Milestone Report

Introduction

The goal of the capstone project is to build a Shiny application based on a predictive text model using corpus data. The user would provide a word or short phrase and the application would try to predict the next word. Three corpus of English language from the Internet will be used to train the model (news, blogs, and tweets).

The purpose of this report is to present some preprocessing and exploratory data analysis that has been applied to the data.

Libaries

The following libraries are used

library(tibble)
library(gdata)
library(stringr)
library(knitr)
library(lattice)
library(gridExtra)
library(tm)
library(RWeka)
library(dplyr)
library(kableExtra)
library(wordcloud)

Acquisition and Read of the Data

We acquire and get the data

if (!file.exists("final")){
        zipfile="Coursera-SwiftKey.zip"
        if (!file.exists(zipfile)){
                dataurl="https://d396qusza40orc.cloudfront.net/dsscapstone/dataset/Coursera-SwiftKey.zip"
                download.file(dataurl,zipfile)
        }
        unzip(zipfile)
}

blogsfile="final/en_US/en_US.blogs.txt"
newsfile="final/en_US/en_US.news.txt"
twitterfile="final/en_US/en_US.twitter.txt"

blogs=readLines(blogsfile,skipNul=TRUE)
news=readLines(newsfile,skipNul=TRUE)
twits=readLines(twitterfile,skipNul=TRUE)

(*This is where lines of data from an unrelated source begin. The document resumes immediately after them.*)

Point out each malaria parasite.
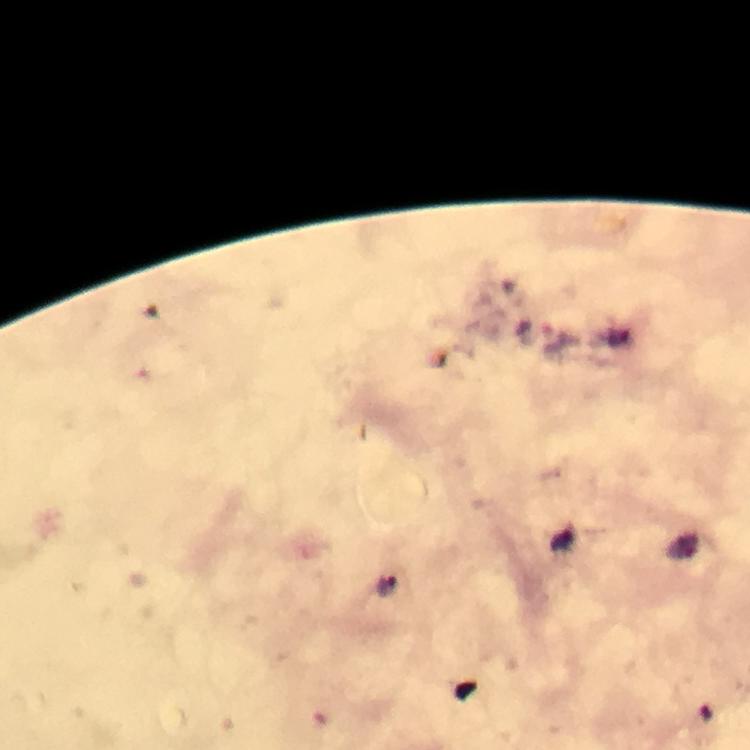

Approximate centers as {x, y} in pixels.
Malaria parasites: {387, 584}.

magnification: 100x
stain: Giemsa
capture: smartphone camera through the microscope
image_size: 750×750 pixels
cropped_from: one field of view
context: from a malaria diagnostic workup
immersion_oil: used
preparation: thick blood smear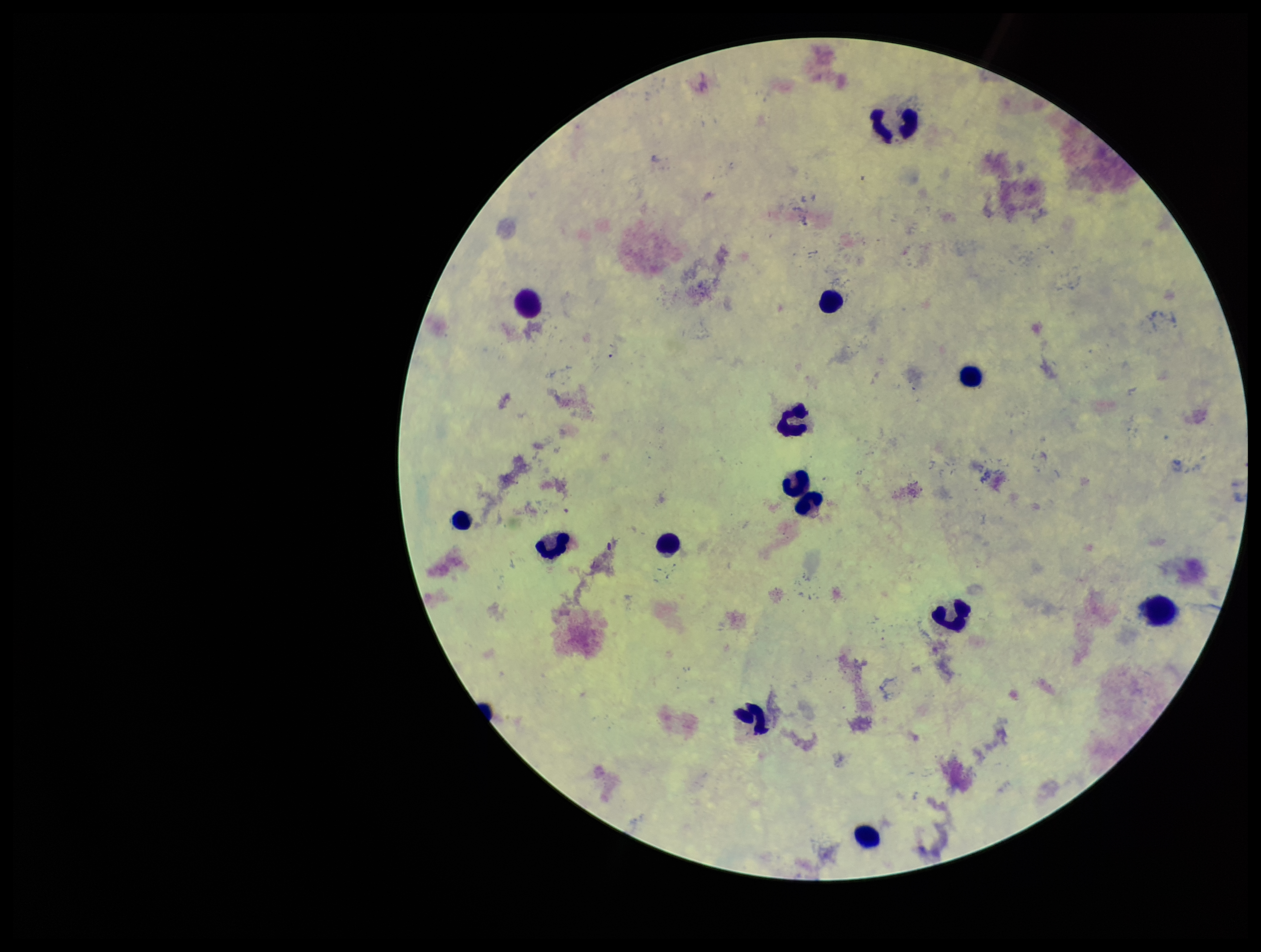

patient malaria status = negative
Plasmodium parasites = none detected
capture = smartphone photograph through the microscope eyepiece
field of view = single
parasite count = 0
leukocyte count = 14
preparation = thick smear
stain = Giemsa
image size = 1261×952 pixels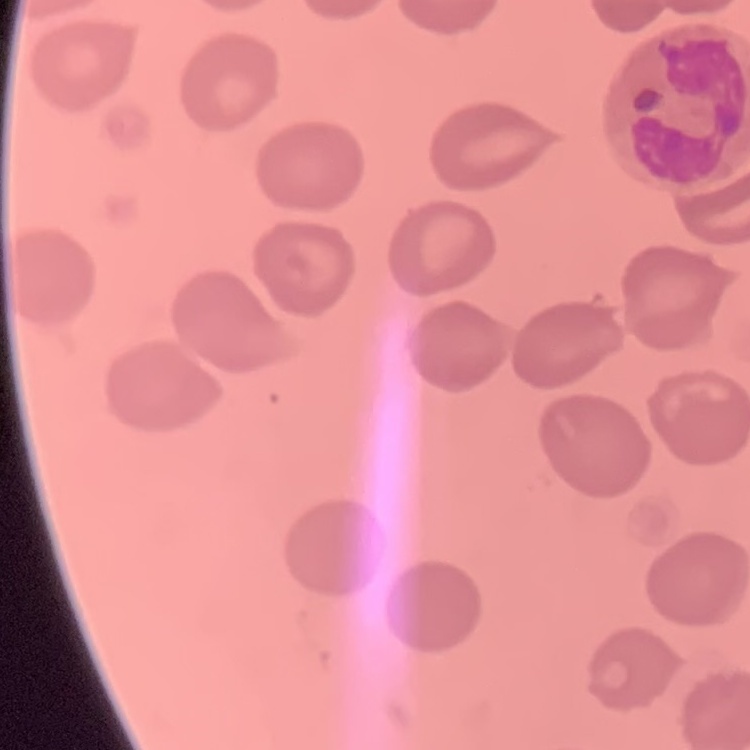
erythrocyte morphology = no rouleaux formation
stain = Field's or Giemsa
preparation = thin blood smear
image type = one tile cut from a larger photomicrograph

General Statistical Summary

We apply a basic statistical analysis to get to know the datasets a little bit better

char=sapply(list(blogs,news,twits),nchar)
word=sapply(list(blogs,news,twits),function(x){str_count(x,pattern="\\w+")})
stats=tibble(corpus=c("blogs","news","twitter"),filesize=sapply(list(blogsfile,newsfile,twitterfile), function(x){humanReadable(file.info(x)$size)}),memorysize=sapply(list(blogs,news,twits), function(x){humanReadable(object.size(x))}),nlines=sapply(list(blogs,news,twits),length),totalchar=sapply(char,sum),meanchar=sapply(char,mean),medianchar=sapply(char,median),maxchar=sapply(char,max),totalword=sapply(word,sum),meanword=sapply(word,mean),medianword=sapply(word,median),maxword=sapply(word,max))
kable(stats,col.names=c("Corpus","File size", "Size in memory", "Number of entries","Total number of characters","Mean number of characters","Median number of characters","Maximum number of characters","Total number of words","Mean number of words","Median number of words","Maximum number of words"))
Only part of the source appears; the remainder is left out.